SCHRIFTLICHE AUFGABE: Schreiben Sie die Fortsetzung des Textes über die Lebenszufriedenheit 20-jähriger Schweizerinnen und Schweizer, beginnend an der Stelle, an der er endet.

DOKUMENTAUSZUG:
####################

Die
vorliegende Trendstudie stützt sich auf repräsentative Erhebungen
bei 20-jährigen Schweizerinnen und Schweizern aller Landesteile der
Jahre 1979, 1994 und 2003.
Luca Bertossa, Mirja Hemmi
Gemessen an verschiedenen Indikatoren des Wohlbefindens - Gefallen am gegenwärtigen Leben, Veränderungswunsch, Beurteilung der eigenen Zukunft, Wohlbefinden in der Schweiz von heute und persönliches Urteil über den Sinn des Lebens - lassen die Jungbürgerinnen und Jungbürger eine überwiegend optimistische Einstellung zum aktuellen und künftigen Leben erkennen. Mehr als neun von zehn 20-Jährigen blicken sowohl 1994 als auch 2003 sehr oder eher zuversichtlich in die eigene Zukunft. Bei der Frage, wie wohl sie sich in unserer Gesellschaft, also in der Schweiz von heute fühlen, lässt sich sogar eine Zunahme der positiven Einschätzungen zwischen 1994 und 2003 beobachten. Fühlten sich im Jahr 1994 75% der Jugendlichen wohl, ist dieser Anteil 2003 auf 83% gestiegen. Um einen zusammenfassenden Einblick in die Lebenszufriedenheit der jungen Erwachsenen zu bekommen, werden mit fünf Indikatoren und mit Hilfe einer Skala drei Einstellungstypen gebildet: -
die «Negativen» - Jugendliche, die tendenziell alle
fünf Indikatoren pessimistisch beurteilen -,
Diese Datenreduktion verdeutlicht den Befund, dass die Mehrheit der 20-Jährigen sowohl 1994 wie auch 2003 zu den «Positiven» gezählt werden kann. Eine zweite grosse Gruppe von Jugendlichen gehört zu den «Neutralen» und nur eine kleine Minderheit - 3% der Jugendlichen zu beiden Messzeitpunkten - zu den «Negativen» . Die verschiedenen Zusammenhänge zwischen der Lebenszufriedenheit der Jugendlichen und äusseren Merkmalen zeigen, dass zeitlich betrachtet die Zugehörigkeit zu einem bestimmten Einstellungstypus eher in Erfahrungen der Vergangenheit wurzelt als in der gegenwärtigen Situation. Familie und Schule scheinen als Sozialisationshintergründe die aktuelle Lebenszufriedenheit stärker zu prägen als die Erfahrungen auf dem Arbeitsmarkt. Grosse
Einstellungsunterschiede in Abhängigkeit von den «klassischen»

####################

Dateneinträge:
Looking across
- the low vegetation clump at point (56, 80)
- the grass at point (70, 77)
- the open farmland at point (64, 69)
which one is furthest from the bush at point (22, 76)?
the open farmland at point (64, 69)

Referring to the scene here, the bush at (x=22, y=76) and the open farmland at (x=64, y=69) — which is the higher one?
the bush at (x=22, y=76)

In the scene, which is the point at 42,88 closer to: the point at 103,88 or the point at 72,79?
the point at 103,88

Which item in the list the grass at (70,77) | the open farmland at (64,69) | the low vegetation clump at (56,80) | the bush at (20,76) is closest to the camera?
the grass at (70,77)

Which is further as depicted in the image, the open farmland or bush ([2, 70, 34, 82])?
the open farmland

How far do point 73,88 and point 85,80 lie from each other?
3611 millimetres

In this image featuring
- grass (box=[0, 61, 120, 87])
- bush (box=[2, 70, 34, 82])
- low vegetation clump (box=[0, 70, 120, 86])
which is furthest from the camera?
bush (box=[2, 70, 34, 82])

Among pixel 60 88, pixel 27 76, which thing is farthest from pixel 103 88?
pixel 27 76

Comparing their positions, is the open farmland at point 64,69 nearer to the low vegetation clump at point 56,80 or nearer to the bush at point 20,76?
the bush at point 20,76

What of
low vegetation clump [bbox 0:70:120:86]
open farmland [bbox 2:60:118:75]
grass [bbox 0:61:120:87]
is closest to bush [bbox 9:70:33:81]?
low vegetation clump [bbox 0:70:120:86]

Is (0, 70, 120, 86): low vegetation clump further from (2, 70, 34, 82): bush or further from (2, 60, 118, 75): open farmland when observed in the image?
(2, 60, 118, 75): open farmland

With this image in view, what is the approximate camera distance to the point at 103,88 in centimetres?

####################

SCHRIFTLICHE ANTWORT:
soziodemographischen Merkmalen Geschlecht, Bildung und Wohnort können
zu beiden Messzeitpunkten nicht beobachtet werden.
Wertorientierungen bringen zum Ausdruck, was die 20-jährigen Schweizerinnen und Schweizer besonders beschäftigt und welche Lebensziele und -aspekte für sie bedeutsam sind. Die Befragten stufen die Mehrheit der 13 Lebensfragen, die verschiedene Wertorientierungen kennzeichnen, als wichtig bzw. sehr wichtig ein. Im Vergleich der Antworten zwischen 1994 und 2003 zeigt sich überwiegend Stabilität. Was die Jugendlichen in den 90er Jahren besonders beschäftigte, tangiert sie auch am Anfang des neuen Jahrtausends. Eine leichte Werteverschiebung lässt sich dennoch feststellen. Idealistisch-abstrakte Problembereiche mit eher philosophischem Charakter, wie zum Beispiel die Frage nach Gott, nach dem Einführungstempo von Neuerungen in der Politik, nach der Gerechtigkeit in der Welt, nach den Natureingriffen des Menschen oder nach dem Sinn des Lebens, haben zugunsten von Lebensfragen mit stärkerem Ich-Bezug, wie beispielsweise der Frage nach dem richtigen Partner, nach finanzieller Sicherheit oder nach Erfolg bzw. Misserfolg in der Schule oder im Beruf, an Bedeutung eingebüsst. Grundsätzlich lassen sich, ausgehend von einzelnen Lebensfragen, vier grosse Wertedimensionen eruieren, die in ihrer Zusammensetzung 1994 und 2003 grundsätzlich gleich bleiben: eine materialistische, eine öffentlich-ethische, eine hierarchisch-moralische und eine philosophisch-religiöse Dimension. Innerhalb
der Dekade 1994-2003 hat eine Schwerpunktverschiebung stattgefunden. Erwies
sich im Jahre 1994 die öffentlich-ethische Dimension als die relevanteste
für die 20-Jährigen, so ist zehn Jahre später die Bedeutung
der materialistischen Dimension gestiegen.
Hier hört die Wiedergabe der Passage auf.